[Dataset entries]
..........

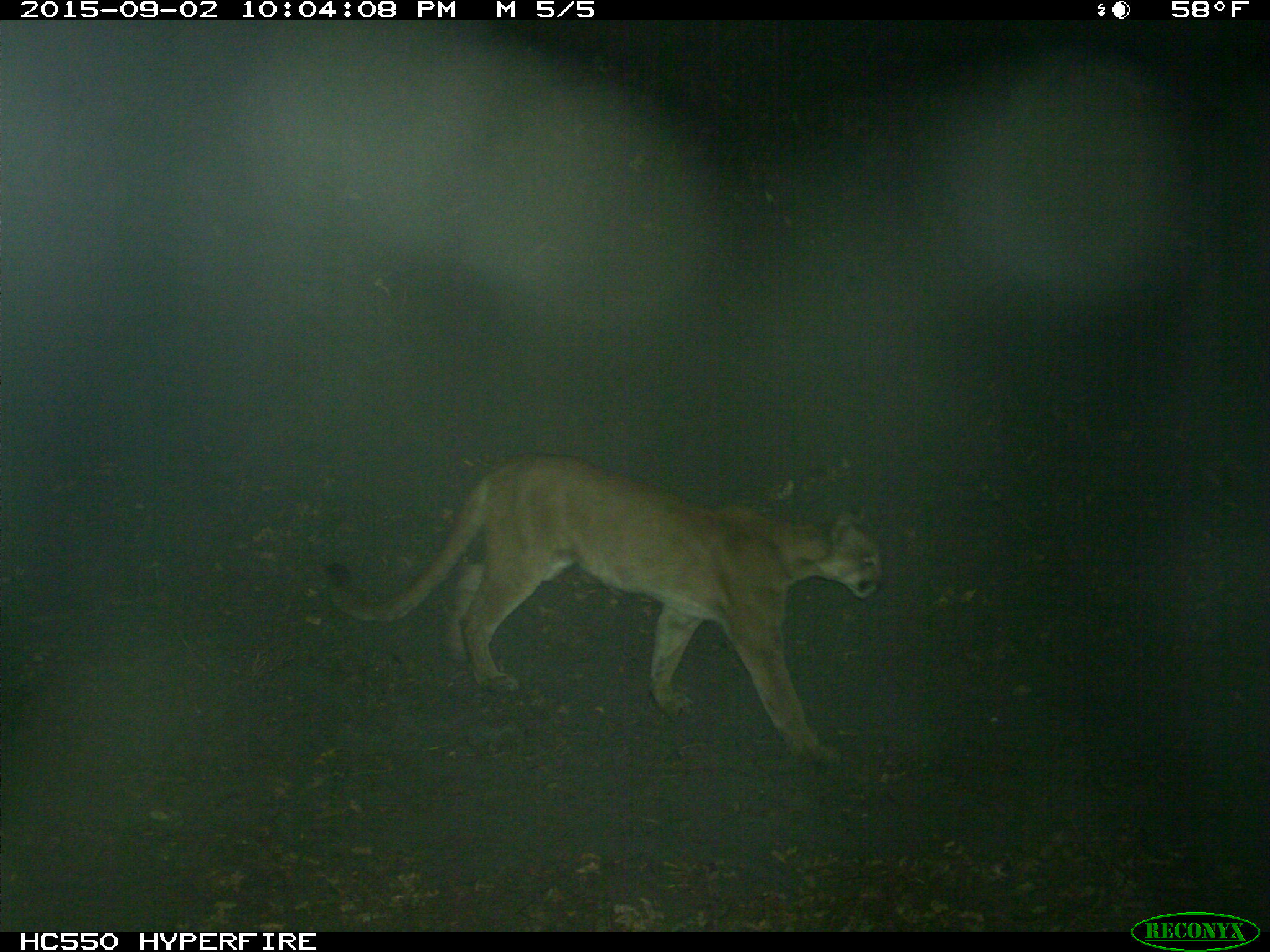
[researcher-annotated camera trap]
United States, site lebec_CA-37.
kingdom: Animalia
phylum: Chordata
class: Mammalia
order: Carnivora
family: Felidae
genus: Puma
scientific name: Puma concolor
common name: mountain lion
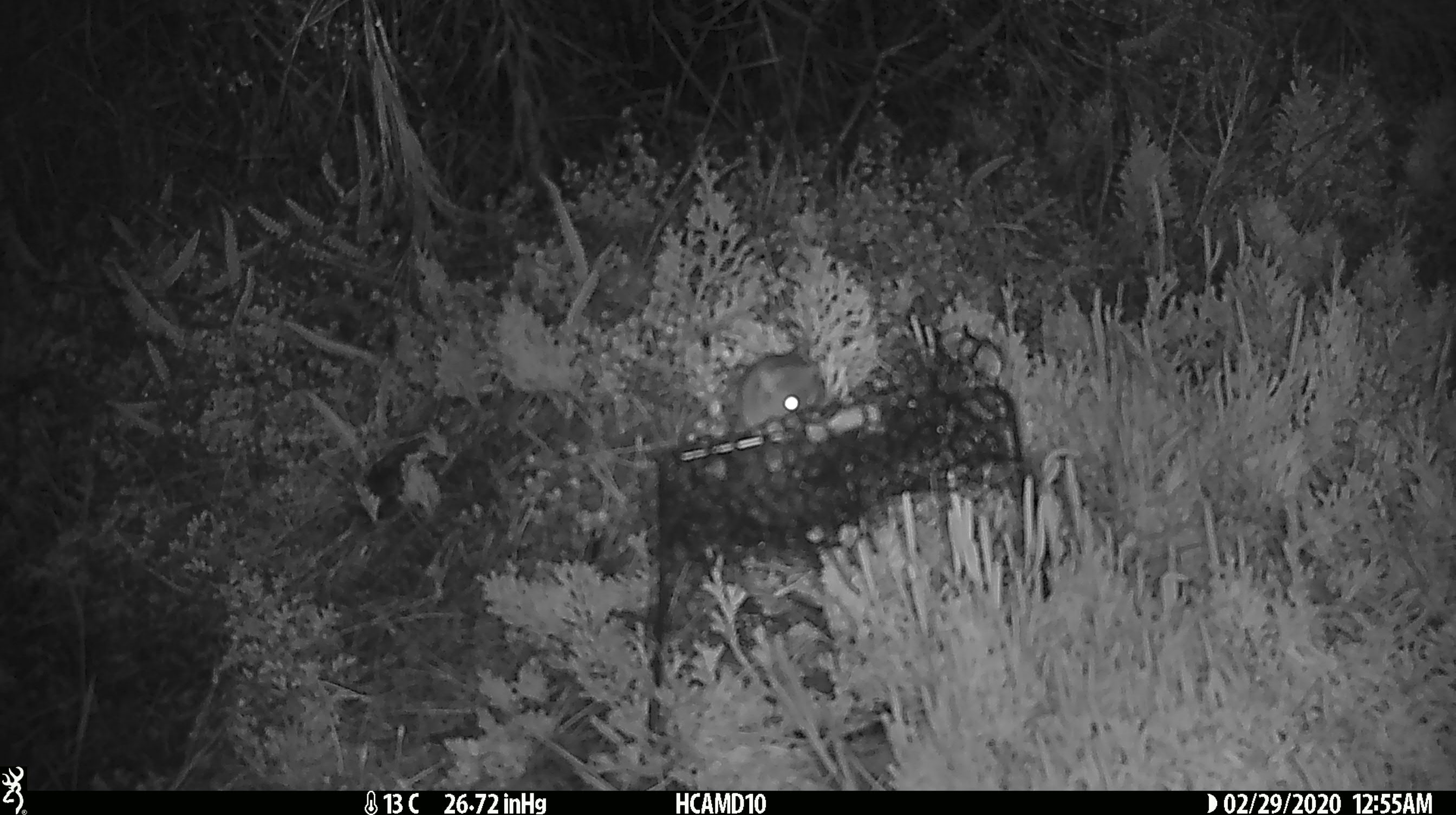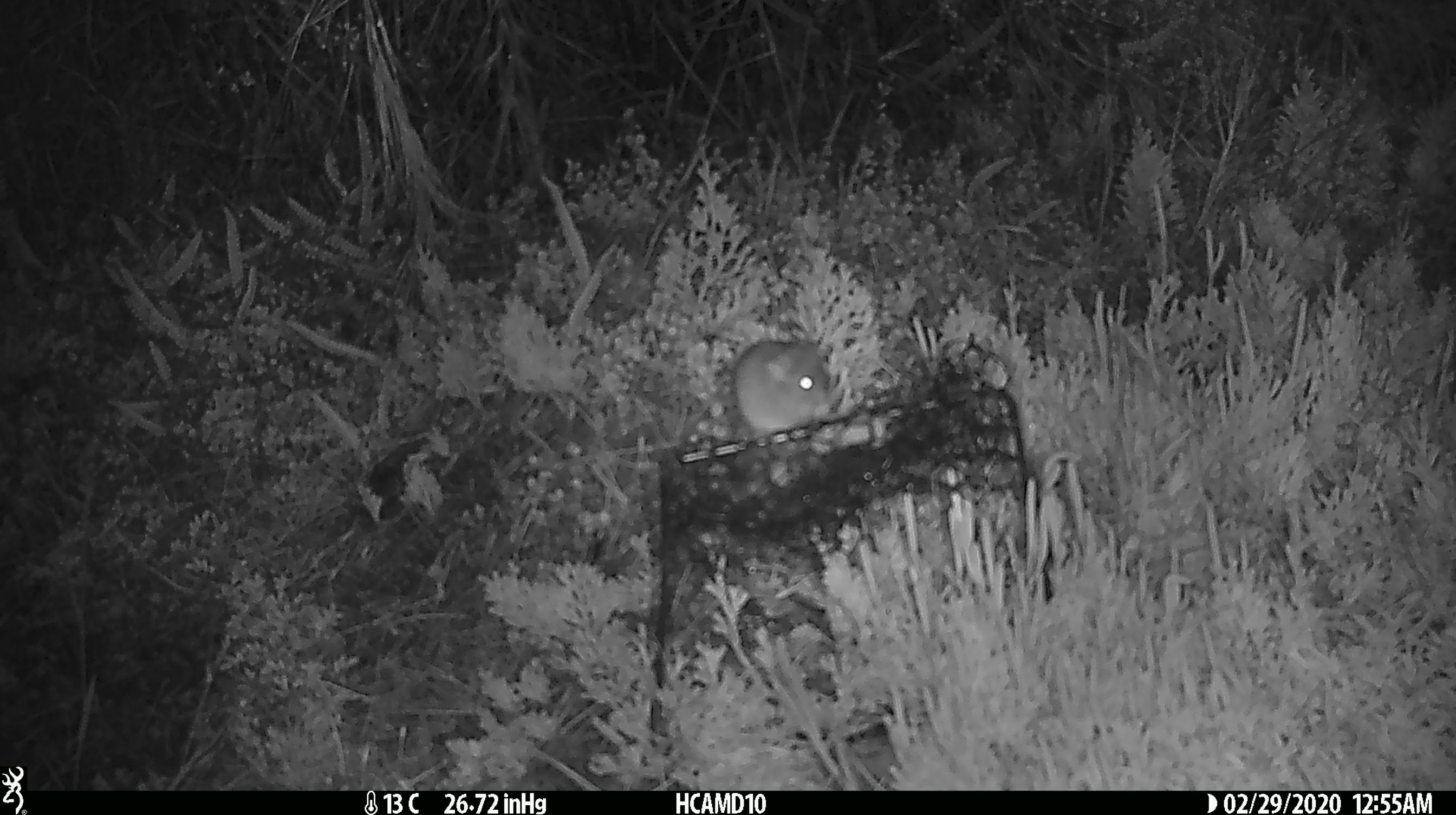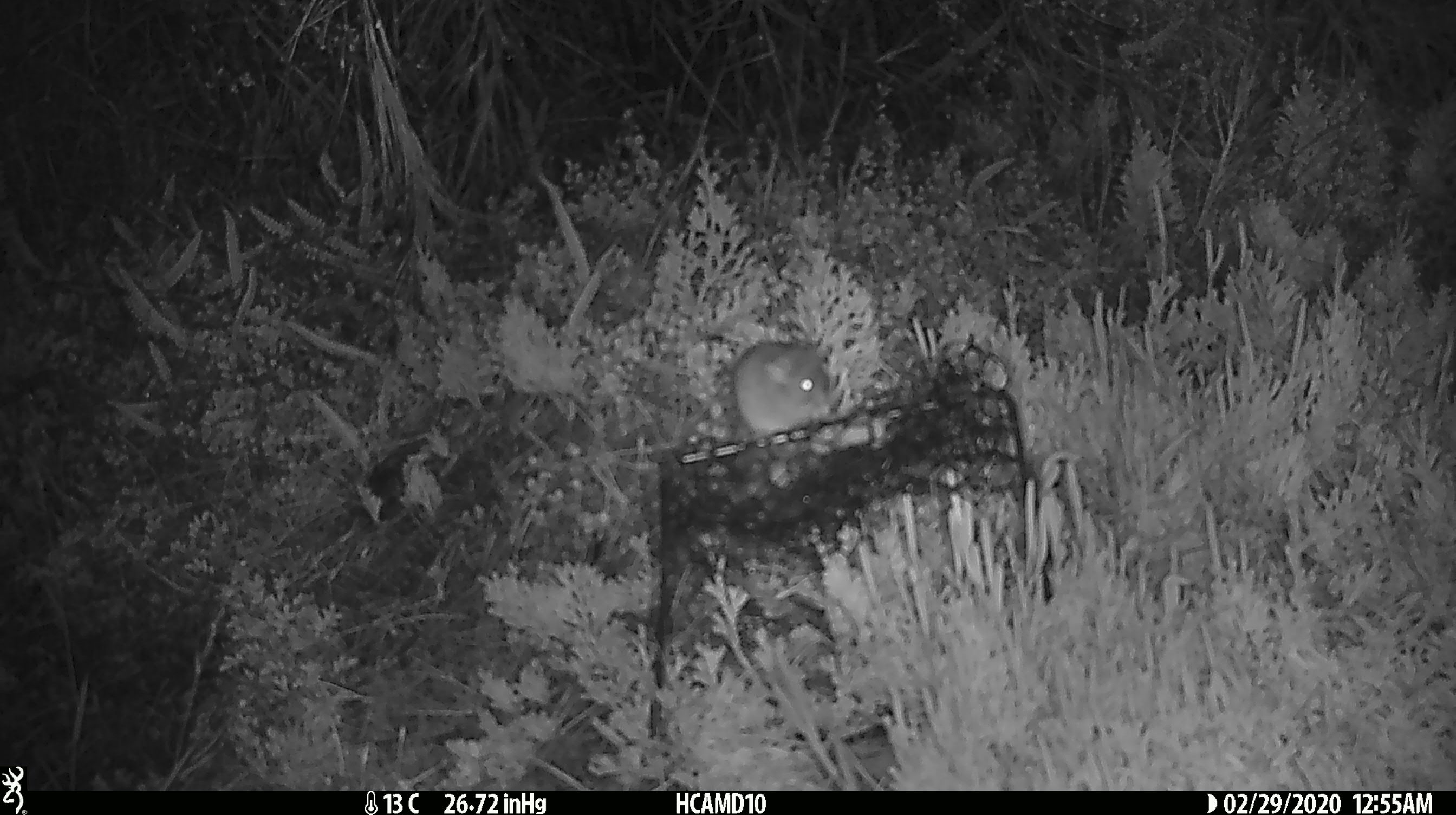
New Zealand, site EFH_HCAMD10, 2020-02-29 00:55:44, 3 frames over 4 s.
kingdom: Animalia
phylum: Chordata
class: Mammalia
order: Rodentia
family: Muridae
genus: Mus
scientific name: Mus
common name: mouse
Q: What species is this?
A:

..........

In the records above, return precisely the line containing "family: Muridae" and each line that comes after it, up to the final one.

- Exercise response
family: Muridae
genus: Mus
scientific name: Mus
common name: mouse
Q: What species is this?
A:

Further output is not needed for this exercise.